### STATED PROBLEM 1
In the Scheme lecture note, reproduce everything from "The empty list" down to "(list 'x) 'x)", swapping "empty list" for "null list".
### STATED PROBLEM 2
Answer these questions from the Scheme lecture note:
(a) Which kinds of values does it call self-evaluating?
(b) What is the abbreviation for (quote <quotation>)?
(c) How does Chez Scheme print its output by default?

The Scheme programming language, continued

See also

The Scheme Programming Language

by R. Kent Dybvig

Goal

This chapter continues introducing the Scheme programming language from scratch.

Resources

• The Scheme code for the present lecture note (latest version: 07 Sep 2025).

Core special form: quote

<quote-expression>   ::= (quote <quotation>)

<quotation>          ::= <number>
                       | <boolean>
                       | <character>
                       | <string>
                       | <symbol>
                       | ()
                       | <quotation-compound>

<symbol>             ::= <identifier>

<quotation-compound> ::= (<quotation> . <quotation>)

Note: (quote <quotation>) is abbreviated '<quotation>.

A quote-expression is used to introduce a pre-evaluated value.

Numbers, Booleans, characters and strings are self-evaluating in Scheme, and so they can indifferently be quoted or not:

> (quote 2)
2
> '2
2
> '#t
#t
>

Of special interest is the representation of (Scheme) programs as data objects. To this end, a Scheme symbol is a special kind of value to represent variables and keywords when representing programs as data:

> 'x
x
> 'lambda
lambda
> (symbol? 'x)
#t
> (symbol? "x")
#f
> (symbol=? 'foo 'foo)
#t
> (symbol=? 'foo 'bar)
#f
>

The empty list can also be quoted:

> '()
()
> (quote ())
()
> (equal? '() (list))
#t
>

Compound values can also be quoted, as elaborated later in this lecture note for lists:

> (list 'lambda (list 'x) 'x)
(lambda (x) x)
> '(lambda (x) x)
(lambda (x) x)
>

Quotation is a convenient notation to represent values syntactically, as if they were the result of an evaluation. (Look how (lambda (x) x) was obtained just above: the first time by explicit list construction, and the second time by quotation.)

By default, Chez Scheme pretty-prints its output as if it were a Scheme expression:

> '(define PI (lambda (mt f) ((lambda (x) (x x)) (lambda (x) (lambda (g) (if (<= g 0) mt (f ((x x) (1- g)))))))))
(define PI
  (lambda (mt f)
    ((lambda (x) (x x))
      (lambda (x)
        (lambda (g) (if (<= g 0) mt (f ((x x) (1- g)))))))))
>

Han Solo (teasingly): You like me because I’m a scoundrel.

Princess Leia (outraged): What?!?

Han Solo (surprised): What, “What?”?

Luke Skywalker (entering the room): What, “What, “What?”?”?

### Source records

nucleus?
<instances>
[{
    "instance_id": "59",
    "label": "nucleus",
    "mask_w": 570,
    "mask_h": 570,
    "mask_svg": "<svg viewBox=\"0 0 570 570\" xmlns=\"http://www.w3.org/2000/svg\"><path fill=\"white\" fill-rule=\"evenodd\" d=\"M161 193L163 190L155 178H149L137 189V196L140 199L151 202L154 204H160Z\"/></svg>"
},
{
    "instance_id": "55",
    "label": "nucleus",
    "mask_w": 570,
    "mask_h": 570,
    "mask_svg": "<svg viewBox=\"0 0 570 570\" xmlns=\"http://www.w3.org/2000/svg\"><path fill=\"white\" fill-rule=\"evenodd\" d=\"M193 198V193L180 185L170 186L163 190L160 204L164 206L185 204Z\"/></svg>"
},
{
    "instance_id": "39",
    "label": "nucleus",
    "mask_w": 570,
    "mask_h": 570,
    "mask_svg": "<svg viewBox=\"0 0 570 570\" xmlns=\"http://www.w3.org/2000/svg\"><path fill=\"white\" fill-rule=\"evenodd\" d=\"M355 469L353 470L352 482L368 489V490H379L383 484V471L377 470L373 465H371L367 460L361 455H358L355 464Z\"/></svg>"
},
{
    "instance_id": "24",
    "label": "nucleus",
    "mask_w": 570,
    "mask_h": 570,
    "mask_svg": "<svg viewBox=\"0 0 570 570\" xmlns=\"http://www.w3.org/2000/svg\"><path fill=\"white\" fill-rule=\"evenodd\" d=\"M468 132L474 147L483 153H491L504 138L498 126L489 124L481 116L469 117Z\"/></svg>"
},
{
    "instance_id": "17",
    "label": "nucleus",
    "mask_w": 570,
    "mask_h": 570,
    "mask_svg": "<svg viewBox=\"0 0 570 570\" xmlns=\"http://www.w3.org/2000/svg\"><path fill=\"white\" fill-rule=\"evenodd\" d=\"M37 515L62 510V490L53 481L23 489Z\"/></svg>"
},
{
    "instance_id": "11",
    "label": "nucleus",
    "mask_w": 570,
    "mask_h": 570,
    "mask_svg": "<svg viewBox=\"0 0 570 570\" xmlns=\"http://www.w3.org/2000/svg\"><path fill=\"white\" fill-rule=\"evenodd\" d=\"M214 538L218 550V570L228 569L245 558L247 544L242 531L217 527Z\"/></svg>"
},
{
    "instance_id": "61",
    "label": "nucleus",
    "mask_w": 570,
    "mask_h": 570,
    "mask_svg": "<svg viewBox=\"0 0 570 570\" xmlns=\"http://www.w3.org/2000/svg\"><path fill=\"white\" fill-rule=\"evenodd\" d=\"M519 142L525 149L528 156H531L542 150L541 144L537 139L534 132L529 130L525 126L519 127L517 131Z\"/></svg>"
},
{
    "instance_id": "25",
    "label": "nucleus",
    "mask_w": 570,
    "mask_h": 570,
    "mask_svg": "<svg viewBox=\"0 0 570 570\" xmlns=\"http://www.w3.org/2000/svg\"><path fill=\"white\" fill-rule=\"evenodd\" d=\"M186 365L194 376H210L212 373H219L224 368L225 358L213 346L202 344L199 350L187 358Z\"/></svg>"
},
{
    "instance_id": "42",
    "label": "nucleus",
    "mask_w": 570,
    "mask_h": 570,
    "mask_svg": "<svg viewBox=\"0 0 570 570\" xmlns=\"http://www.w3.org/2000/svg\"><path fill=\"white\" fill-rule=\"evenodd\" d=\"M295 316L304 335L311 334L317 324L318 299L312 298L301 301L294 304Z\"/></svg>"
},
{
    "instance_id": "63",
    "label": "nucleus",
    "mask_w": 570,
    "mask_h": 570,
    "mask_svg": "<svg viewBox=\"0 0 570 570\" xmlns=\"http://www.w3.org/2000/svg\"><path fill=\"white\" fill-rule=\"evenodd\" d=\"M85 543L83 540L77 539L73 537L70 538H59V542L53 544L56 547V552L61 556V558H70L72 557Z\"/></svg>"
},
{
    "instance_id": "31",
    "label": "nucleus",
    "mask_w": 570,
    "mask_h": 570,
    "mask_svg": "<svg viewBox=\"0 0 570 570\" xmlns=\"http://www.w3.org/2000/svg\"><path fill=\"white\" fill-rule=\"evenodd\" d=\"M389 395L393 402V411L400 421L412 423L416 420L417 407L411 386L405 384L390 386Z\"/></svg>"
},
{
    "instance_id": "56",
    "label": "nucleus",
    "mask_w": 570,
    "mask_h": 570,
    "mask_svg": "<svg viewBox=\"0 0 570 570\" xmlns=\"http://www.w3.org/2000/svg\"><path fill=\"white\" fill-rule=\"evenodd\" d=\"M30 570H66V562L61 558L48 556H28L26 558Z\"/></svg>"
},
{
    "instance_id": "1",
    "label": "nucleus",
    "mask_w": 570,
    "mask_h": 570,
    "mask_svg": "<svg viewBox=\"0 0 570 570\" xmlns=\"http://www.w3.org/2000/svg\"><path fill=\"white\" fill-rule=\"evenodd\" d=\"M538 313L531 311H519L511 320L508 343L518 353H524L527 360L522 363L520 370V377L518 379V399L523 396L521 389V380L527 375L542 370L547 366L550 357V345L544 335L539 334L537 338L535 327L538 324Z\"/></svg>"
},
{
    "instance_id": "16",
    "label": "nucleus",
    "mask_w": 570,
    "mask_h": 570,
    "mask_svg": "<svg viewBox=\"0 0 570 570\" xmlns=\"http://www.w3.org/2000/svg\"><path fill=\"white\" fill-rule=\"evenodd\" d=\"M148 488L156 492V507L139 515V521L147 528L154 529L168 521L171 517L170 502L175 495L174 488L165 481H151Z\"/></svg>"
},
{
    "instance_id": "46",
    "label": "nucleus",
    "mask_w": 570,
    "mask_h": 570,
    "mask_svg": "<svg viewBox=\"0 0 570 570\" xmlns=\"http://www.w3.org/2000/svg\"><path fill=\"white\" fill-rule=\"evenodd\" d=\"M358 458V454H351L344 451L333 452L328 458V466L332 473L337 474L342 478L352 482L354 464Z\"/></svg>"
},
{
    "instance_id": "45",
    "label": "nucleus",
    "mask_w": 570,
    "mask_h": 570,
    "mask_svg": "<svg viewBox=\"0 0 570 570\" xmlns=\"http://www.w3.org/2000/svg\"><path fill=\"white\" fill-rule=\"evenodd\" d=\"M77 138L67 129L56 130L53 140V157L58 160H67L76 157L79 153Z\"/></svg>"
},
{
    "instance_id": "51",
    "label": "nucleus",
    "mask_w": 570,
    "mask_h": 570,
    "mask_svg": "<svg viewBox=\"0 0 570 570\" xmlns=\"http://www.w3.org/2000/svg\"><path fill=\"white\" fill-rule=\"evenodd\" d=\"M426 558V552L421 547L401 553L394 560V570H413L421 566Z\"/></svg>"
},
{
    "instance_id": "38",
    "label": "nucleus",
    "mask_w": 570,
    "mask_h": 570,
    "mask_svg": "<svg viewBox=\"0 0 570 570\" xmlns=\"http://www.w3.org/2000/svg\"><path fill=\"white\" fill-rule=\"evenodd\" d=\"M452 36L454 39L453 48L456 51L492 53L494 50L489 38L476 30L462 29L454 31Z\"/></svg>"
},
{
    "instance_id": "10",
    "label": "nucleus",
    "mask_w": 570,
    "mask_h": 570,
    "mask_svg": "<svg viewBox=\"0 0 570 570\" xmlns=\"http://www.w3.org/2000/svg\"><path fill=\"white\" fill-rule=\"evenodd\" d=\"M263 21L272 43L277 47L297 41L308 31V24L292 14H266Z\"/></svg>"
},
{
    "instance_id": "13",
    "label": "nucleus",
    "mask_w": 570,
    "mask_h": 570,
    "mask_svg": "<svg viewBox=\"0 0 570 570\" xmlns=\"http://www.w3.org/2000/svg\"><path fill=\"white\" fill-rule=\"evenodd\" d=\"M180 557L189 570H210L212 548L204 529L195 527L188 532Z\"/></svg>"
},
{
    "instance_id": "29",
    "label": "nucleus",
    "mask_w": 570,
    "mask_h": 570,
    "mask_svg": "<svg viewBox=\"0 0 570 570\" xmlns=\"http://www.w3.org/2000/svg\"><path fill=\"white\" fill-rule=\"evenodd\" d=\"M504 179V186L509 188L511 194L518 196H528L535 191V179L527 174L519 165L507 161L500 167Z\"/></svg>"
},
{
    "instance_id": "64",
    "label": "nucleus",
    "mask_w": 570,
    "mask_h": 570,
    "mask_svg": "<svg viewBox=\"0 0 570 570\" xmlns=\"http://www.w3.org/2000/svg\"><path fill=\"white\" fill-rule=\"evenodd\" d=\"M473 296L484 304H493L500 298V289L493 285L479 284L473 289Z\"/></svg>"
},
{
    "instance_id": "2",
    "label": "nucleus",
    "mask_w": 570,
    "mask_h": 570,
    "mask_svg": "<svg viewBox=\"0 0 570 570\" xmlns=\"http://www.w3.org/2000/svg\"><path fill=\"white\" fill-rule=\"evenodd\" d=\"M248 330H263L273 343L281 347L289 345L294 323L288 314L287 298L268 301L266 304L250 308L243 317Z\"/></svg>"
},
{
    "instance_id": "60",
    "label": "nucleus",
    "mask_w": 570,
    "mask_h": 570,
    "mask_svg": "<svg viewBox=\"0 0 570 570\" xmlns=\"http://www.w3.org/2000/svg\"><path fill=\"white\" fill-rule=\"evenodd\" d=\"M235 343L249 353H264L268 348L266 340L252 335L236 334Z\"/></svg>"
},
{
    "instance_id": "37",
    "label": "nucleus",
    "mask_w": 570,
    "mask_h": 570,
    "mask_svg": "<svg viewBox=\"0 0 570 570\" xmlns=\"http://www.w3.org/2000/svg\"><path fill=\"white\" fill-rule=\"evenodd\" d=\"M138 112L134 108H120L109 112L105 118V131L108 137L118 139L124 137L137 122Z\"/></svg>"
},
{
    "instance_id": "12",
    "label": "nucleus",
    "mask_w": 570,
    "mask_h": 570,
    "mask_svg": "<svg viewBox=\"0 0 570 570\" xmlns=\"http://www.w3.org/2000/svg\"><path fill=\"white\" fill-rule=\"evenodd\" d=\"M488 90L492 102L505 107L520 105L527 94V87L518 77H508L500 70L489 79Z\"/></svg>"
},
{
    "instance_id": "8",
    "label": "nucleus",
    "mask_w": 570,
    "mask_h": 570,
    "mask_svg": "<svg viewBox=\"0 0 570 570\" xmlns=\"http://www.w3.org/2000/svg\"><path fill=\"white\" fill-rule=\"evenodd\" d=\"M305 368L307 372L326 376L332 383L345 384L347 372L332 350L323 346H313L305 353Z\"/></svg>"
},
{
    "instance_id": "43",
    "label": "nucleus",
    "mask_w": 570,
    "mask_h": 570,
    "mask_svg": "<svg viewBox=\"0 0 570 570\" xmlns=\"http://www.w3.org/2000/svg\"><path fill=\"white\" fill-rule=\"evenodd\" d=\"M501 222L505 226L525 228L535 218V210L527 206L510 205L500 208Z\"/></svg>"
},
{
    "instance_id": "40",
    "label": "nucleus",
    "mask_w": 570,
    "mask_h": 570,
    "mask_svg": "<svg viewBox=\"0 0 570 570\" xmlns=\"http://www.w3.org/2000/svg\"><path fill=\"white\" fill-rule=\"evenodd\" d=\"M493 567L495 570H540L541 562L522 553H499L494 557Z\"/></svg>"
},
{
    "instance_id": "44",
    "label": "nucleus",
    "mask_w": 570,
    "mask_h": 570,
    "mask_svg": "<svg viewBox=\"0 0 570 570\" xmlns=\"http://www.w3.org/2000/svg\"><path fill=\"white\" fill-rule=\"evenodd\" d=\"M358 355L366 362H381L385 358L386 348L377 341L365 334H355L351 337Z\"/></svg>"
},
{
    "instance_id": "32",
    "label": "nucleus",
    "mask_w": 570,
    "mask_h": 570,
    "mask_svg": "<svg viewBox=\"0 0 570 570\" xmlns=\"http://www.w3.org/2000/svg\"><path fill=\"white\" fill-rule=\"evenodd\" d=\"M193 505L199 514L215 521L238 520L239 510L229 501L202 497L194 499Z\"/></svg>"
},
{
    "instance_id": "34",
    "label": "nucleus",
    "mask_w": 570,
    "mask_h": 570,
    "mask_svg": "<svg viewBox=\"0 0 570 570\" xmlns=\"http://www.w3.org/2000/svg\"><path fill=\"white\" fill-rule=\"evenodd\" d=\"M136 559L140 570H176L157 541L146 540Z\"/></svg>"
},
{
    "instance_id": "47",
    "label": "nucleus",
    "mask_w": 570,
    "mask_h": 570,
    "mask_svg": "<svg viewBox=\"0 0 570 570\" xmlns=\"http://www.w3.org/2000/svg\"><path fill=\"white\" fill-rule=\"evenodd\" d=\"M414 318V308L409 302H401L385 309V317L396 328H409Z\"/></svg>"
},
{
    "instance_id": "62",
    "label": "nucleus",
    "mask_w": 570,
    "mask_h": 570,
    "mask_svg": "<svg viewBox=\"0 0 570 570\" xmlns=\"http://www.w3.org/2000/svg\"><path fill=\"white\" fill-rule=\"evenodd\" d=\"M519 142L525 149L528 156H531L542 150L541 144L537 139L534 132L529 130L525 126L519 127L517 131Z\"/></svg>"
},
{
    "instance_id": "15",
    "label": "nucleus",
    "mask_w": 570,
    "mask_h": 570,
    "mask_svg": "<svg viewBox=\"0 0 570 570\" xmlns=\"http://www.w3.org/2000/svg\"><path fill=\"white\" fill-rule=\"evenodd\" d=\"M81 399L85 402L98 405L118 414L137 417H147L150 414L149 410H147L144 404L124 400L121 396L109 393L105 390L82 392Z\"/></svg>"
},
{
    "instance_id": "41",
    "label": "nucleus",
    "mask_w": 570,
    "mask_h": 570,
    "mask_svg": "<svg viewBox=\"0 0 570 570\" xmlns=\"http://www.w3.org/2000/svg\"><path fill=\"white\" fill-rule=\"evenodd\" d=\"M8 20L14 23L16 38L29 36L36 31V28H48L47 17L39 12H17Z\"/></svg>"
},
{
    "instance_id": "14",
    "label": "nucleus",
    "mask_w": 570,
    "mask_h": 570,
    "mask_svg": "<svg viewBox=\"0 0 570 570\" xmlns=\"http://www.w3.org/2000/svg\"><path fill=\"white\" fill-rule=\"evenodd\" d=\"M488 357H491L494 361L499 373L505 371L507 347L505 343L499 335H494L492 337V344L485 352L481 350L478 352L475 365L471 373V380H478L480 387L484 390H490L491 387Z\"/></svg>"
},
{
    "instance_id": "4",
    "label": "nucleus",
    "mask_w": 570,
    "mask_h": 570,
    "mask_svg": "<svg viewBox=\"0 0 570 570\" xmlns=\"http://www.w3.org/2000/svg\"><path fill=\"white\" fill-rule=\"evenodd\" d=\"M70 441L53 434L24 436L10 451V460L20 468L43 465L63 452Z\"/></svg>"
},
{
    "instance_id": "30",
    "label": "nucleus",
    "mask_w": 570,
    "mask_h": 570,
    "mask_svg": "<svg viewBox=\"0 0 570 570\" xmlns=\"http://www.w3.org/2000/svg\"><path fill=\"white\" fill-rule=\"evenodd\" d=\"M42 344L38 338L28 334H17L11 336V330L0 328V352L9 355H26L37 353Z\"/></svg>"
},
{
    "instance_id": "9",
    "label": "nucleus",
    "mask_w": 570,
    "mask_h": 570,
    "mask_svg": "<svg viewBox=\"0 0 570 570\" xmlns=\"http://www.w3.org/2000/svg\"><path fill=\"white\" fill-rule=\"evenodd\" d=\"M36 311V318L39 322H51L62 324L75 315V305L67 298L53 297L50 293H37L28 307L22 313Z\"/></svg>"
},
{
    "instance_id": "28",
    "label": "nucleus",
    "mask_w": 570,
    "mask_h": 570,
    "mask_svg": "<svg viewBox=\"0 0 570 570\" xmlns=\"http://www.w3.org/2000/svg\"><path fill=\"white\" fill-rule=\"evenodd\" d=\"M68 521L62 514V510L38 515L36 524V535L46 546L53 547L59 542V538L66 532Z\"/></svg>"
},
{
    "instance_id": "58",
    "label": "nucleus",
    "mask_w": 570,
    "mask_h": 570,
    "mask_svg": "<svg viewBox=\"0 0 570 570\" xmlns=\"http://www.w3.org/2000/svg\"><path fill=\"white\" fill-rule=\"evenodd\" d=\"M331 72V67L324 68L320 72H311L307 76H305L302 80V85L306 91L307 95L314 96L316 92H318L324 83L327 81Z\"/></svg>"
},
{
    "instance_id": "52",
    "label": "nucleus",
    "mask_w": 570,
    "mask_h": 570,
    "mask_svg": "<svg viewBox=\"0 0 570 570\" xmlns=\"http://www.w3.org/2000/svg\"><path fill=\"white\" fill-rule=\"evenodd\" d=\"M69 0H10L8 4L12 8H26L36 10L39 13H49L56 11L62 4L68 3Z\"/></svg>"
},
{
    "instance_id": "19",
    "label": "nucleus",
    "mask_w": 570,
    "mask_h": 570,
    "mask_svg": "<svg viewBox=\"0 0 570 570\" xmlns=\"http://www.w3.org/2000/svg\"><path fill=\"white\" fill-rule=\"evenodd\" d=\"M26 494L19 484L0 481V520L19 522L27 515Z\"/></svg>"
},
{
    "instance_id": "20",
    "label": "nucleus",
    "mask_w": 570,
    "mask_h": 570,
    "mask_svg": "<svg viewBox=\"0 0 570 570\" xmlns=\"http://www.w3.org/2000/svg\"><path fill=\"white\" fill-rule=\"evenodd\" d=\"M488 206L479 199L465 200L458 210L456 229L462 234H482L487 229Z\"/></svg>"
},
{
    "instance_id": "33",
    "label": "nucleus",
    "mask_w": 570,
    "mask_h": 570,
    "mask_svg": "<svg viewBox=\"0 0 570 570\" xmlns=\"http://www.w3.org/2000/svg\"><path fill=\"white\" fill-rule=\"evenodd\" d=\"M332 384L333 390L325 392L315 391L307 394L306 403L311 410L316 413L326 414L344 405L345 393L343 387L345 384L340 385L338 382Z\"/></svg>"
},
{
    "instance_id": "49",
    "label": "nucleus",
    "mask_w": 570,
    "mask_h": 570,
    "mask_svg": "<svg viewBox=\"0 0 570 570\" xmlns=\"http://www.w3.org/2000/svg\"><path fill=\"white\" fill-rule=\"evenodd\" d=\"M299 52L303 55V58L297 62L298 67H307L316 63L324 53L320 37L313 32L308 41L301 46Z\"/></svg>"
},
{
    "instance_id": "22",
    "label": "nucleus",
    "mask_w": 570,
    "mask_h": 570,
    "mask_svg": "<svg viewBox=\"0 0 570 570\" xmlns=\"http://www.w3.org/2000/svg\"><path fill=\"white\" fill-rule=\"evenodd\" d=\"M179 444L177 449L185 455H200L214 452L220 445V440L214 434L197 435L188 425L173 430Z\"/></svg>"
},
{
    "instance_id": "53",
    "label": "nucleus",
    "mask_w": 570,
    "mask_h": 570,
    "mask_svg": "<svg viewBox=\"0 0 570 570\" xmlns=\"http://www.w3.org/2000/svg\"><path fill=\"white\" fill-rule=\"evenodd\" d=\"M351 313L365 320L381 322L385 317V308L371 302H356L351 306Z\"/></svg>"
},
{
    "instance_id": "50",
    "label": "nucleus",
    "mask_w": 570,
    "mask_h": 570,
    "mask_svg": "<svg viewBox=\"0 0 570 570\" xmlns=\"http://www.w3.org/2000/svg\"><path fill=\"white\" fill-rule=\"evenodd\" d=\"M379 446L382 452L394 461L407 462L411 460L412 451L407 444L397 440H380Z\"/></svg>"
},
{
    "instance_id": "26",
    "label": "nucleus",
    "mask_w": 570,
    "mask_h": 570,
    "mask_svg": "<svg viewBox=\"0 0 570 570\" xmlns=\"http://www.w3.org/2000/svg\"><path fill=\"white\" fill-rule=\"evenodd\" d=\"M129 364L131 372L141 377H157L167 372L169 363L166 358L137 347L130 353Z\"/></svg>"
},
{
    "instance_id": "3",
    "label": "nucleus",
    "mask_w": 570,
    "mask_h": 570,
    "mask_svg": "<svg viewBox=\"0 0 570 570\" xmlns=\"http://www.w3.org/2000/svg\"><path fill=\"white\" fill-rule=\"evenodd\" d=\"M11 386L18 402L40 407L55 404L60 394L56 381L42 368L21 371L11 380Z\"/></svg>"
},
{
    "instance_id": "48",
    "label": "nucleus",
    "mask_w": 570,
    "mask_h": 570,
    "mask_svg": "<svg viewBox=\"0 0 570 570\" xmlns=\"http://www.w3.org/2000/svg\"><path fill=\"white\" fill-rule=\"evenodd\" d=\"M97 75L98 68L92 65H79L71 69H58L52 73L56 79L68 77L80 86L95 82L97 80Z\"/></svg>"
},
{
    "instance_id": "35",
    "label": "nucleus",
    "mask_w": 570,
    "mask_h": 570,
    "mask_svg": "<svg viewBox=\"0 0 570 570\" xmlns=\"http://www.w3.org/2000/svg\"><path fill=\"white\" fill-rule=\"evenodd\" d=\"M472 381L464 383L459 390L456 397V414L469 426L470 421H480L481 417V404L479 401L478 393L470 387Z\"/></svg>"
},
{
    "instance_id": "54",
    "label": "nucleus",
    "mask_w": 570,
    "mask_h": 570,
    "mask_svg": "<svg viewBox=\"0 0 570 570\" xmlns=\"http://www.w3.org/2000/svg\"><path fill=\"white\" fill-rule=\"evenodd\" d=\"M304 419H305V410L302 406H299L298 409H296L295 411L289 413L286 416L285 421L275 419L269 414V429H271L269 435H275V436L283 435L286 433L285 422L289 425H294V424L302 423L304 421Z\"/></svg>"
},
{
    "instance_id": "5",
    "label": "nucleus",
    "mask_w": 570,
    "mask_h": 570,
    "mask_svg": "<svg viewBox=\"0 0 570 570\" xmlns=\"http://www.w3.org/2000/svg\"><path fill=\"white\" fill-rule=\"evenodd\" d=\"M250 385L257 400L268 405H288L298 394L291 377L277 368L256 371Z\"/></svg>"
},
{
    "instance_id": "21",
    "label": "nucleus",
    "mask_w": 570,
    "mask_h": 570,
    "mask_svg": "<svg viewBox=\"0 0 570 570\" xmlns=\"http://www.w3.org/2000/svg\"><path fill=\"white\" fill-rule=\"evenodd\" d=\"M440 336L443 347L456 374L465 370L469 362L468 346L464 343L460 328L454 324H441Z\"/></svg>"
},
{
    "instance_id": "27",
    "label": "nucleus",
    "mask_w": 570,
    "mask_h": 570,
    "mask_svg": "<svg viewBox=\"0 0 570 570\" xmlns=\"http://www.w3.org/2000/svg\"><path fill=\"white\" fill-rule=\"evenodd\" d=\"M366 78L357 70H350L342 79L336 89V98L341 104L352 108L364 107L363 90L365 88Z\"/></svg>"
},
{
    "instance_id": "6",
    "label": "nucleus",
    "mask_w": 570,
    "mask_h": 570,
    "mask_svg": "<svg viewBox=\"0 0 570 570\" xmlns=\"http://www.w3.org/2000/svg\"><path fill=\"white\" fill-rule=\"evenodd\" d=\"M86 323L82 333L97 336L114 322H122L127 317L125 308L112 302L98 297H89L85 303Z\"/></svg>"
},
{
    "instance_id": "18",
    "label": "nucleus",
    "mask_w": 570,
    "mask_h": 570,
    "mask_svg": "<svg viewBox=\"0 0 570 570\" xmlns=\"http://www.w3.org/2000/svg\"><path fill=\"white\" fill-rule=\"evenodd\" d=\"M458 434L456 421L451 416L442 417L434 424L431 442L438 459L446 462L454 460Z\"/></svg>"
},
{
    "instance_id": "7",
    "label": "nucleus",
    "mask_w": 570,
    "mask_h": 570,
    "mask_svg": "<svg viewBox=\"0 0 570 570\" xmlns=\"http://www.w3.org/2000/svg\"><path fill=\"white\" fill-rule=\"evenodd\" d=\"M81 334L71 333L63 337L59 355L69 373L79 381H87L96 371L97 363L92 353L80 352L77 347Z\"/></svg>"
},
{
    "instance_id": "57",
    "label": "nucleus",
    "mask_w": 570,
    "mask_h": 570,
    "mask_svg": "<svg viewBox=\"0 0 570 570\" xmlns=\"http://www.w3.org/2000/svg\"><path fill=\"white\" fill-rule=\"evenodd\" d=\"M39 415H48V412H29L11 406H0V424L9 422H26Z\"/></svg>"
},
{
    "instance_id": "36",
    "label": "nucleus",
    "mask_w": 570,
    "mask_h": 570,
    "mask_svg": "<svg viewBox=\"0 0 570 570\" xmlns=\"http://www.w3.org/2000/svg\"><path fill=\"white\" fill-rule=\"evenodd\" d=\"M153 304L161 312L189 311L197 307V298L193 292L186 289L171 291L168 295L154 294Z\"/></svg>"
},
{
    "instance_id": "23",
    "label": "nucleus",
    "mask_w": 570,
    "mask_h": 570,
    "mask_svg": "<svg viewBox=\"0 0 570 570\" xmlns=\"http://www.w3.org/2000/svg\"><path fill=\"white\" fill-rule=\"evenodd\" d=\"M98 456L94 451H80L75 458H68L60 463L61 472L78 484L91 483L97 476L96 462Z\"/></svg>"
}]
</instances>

### CORRECT RESPONSE 1
The null list can also be quoted:

> '()
()
> (quote ())
()
> (equal? '() (list))
#t
>

Compound values can also be quoted, as elaborated later in this lecture note for lists:

> (list 'lambda (list 'x) 'x)

### CORRECT RESPONSE 2
(a) Numbers, Booleans, characters and strings.
(b) '<quotation>
(c) It pretty-prints its output as if it were a Scheme expression.